[Collected data entries]
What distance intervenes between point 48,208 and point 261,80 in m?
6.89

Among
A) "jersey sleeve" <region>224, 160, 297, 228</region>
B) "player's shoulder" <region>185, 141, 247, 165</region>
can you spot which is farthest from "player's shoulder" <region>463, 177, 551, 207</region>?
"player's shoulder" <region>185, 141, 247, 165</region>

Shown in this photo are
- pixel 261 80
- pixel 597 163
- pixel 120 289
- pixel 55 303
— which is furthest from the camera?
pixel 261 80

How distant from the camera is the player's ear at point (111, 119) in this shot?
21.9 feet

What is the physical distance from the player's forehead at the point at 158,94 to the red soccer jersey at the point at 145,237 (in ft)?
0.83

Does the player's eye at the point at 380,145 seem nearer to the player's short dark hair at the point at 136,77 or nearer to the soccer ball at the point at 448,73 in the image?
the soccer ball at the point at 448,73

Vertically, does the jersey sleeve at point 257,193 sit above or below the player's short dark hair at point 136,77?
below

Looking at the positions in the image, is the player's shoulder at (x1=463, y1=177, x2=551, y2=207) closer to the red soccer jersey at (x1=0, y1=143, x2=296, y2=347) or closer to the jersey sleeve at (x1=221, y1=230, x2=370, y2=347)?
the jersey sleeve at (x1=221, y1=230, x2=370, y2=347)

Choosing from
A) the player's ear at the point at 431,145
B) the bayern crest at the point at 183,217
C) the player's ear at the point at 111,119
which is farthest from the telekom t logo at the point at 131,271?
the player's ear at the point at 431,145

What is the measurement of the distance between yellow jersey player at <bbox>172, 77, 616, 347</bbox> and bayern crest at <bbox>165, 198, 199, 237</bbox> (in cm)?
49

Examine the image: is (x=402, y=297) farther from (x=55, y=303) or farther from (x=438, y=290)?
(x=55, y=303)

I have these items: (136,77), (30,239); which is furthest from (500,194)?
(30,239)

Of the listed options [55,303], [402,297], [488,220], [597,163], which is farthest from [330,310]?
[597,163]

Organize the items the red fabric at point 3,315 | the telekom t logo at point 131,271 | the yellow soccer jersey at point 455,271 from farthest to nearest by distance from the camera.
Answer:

**Set task**.
Set down the listing above in full, please, exactly as it appears.

**Full answer**.
What distance intervenes between point 48,208 and point 261,80 in m?
6.89

Among
A) "jersey sleeve" <region>224, 160, 297, 228</region>
B) "player's shoulder" <region>185, 141, 247, 165</region>
can you spot which is farthest from "player's shoulder" <region>463, 177, 551, 207</region>?
"player's shoulder" <region>185, 141, 247, 165</region>

Shown in this photo are
- pixel 261 80
- pixel 597 163
- pixel 120 289
- pixel 55 303
— which is furthest from the camera?
pixel 261 80

How distant from the camera is the player's ear at point (111, 119) in this shot?
21.9 feet

What is the physical distance from the player's forehead at the point at 158,94 to the red soccer jersey at the point at 145,237 (in ft)?
0.83

Does the player's eye at the point at 380,145 seem nearer to the player's short dark hair at the point at 136,77 or nearer to the soccer ball at the point at 448,73 in the image?
the soccer ball at the point at 448,73

Vertically, does the jersey sleeve at point 257,193 sit above or below the player's short dark hair at point 136,77?
below

Looking at the positions in the image, is the player's shoulder at (x1=463, y1=177, x2=551, y2=207) closer to the red soccer jersey at (x1=0, y1=143, x2=296, y2=347) or closer to the jersey sleeve at (x1=221, y1=230, x2=370, y2=347)?
the jersey sleeve at (x1=221, y1=230, x2=370, y2=347)

Choosing from
A) the player's ear at the point at 431,145
B) the bayern crest at the point at 183,217
C) the player's ear at the point at 111,119
which is farthest from the telekom t logo at the point at 131,271?
the player's ear at the point at 431,145

What is the measurement of the distance between yellow jersey player at <bbox>172, 77, 616, 347</bbox> and bayern crest at <bbox>165, 198, 199, 237</bbox> (in cm)?
49

Examine the image: is (x=402, y=297) farther from (x=55, y=303) or farther from (x=438, y=290)?
(x=55, y=303)

I have these items: (136,77), (30,239); which is furthest from (500,194)?
(30,239)

Of the listed options [55,303], [402,297], [488,220], [597,163], which is farthest from [330,310]?
[597,163]

Organize the items the red fabric at point 3,315 | the telekom t logo at point 131,271 | the yellow soccer jersey at point 455,271 from farthest to nearest by distance from the camera.
Answer:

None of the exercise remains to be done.